When the follow-up symptoms were further subdivided according to the severity of COVID-19, cough (23.1%) and visual blurriness (11.5%) were significantly associated with severe COVID-19 at 6 months while fatigue (56.0%) and insomnia (24.0%) were significantly associated with severe COVID-19 at 8 months (Table 2).
6-month follow-up (n = 53) | 8-month follow-up (n = 52) | |||||
---|---|---|---|---|---|---|
Non-severe (n = 27) | Severe (n = 26) | p value | Non-severe (n = 27) | Severe (n = 25) | p value | |
Any symptoms | 21 (75.0%) | 22 (73.3%) | 0.885 | 12 (42.9%) | 17 (56.7%) | 0.293 |
Fatigue | 16 (59.3%) | 15 (57.7%) | 0.908 | 7 (25.9%) | 14 (56.0%) | 0.027* |
Dizziness | 4 (14.8%) | 1 (3.8%) | 0.158 | 2 (7.4%) | 1 (4.0%) | 0.595 |
Diarrhea | 1 (3.7%) | 2 (7.7%) | 0.527 | 0 (0.0%) | 0 (0.0%) | N/A |
Dyspnea | 6 (22.2%) | 9 (34.6%) | 0.317 | 2 (7.4%) | 5 (20.0%) | 0.179 |
Joint pain | 3 (11.1%) | 4 (15.4%) | 0.646 | 2 (7.4%) | 4 (16.0%) | 0.329 |
Myalgia | 3 (11.1%) | 3 (11.5%) | 0.961 | 0 (0.0%) | 1 (4.0%) | 0.223 |
Depression | 5 (18.5%) | 4 (15.4%) | 0.761 | 0 (0.0%) | 2 (8.0%) | 0.082 |
Cough | 0 (0.0%) | 6 (23.1%) | 0.002* | 0 (0.0%) | 2 (8.0%) | 0.082 |
Headache | 2 (7.4%) | 1 (3.8%) | 0.571 | 0 (0.0%) | 0 (0.0%) | N/A |
Insomnia | 5 (18.5%) | 9 (34.6%) | 0.184 | 1 (3.7%) | 6 (24.0%) | 0.026* |
Anxiety | 2 (7.4%) | 6 (23.1%) | 0.105 | 0 (0.0%) | 0 (0.0%) | N/A |
Rhinitis | 3 (11.1%) | 1 (3.8%) | 0.306 | 0 (0.0%) | 0 (0.0%) | N/A |
Alopecia | 7 (25.9%) | 3 (11.5%) | 0.175 | 2 (7.4%) | 0 (0.0%) | 0.101 |
Poor memory | 11 (40.7%) | 10 (38.5%) | 0.865 | 4 (14.8%) | 4 (16.0%) | 0.906 |
Chest pain | 5 (18.5%) | 6 (23.1%) | 0.682 | 3 (11.1%) | 2 (8.0%) | 0.703 |
Anorexia | 2 (7.4%) | 4 (15.4%) | 0.356 | 1 (3.7%) | 1 (4.0%) | 0.956 |
Sweating | 1 (3.7%) | 0 (0.0%) | 0.242 | 0 (0.0%) | 0 (0.0%) | N/A |
Aggressive | 2 (7.4%) | 2 (7.7%) | 0.969 | 1 (3.7%) | 0 (0.0%) | 0.249 |
Visual blur | 0 (0.0%) | 3 (11.5%) | 0.035* | 0 (0.0%) | 2 (3.8%) | 0.082 |
Table 3 shows the association of post COVID-19 functional status scale (PCFS) at 8-month follow-up with demographic and clinical characteristics of the study population.
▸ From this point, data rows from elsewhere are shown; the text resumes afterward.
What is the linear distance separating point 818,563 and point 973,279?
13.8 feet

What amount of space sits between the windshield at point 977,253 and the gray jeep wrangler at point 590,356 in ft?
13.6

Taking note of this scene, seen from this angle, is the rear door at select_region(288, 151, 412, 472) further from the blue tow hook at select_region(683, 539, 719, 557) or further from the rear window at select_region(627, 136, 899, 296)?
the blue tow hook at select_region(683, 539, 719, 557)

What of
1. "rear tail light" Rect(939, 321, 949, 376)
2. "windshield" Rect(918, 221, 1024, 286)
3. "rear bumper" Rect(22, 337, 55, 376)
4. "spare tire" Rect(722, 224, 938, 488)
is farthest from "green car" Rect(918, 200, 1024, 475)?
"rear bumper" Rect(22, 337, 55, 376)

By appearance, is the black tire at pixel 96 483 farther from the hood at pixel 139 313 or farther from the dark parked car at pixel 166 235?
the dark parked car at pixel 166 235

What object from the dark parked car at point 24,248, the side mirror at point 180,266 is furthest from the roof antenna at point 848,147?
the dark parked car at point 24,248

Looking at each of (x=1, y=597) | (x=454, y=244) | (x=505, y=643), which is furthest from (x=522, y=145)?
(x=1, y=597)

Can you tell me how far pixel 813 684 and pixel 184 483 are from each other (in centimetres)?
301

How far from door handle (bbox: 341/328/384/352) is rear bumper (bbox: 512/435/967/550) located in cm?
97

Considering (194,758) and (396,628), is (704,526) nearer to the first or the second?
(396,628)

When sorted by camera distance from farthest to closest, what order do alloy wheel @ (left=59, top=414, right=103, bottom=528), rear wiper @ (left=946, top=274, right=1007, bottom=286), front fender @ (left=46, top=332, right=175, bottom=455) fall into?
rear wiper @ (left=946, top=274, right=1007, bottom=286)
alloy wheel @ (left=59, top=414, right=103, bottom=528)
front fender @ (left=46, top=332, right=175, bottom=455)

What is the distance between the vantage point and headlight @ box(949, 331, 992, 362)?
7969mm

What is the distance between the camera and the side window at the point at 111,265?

There were 23 (44.2%) patients with no post COVID-19 symptoms (PCFS grade 0), 18 (34.6%) patients having post COVID-19 symptoms with negligible functional impairment (PCFS grade 1) and 11 (21.2%) patients had some form of functional limitation (PCFS grade 2-4) even at 8 months. Patients with PCFS grades 2-4 showed significant association with severe COVID-19 diagnosis at admission, higher age, dyspnea, ageusia, diarrhea at admission and post COVID-19 fatigue, dyspnea, joint pain, insomnia, poor memory at 8-month follow-up when compared to patients with PCFS grade 0 and with higher age, increased duration of hospital stay, dyspnea and diarrhea at admission when compared to patients with PCFS grade 1. Post COVID-19 fatigue and poor memory were significantly associated with PCFS grade 1 when compared to PCFS grade 0.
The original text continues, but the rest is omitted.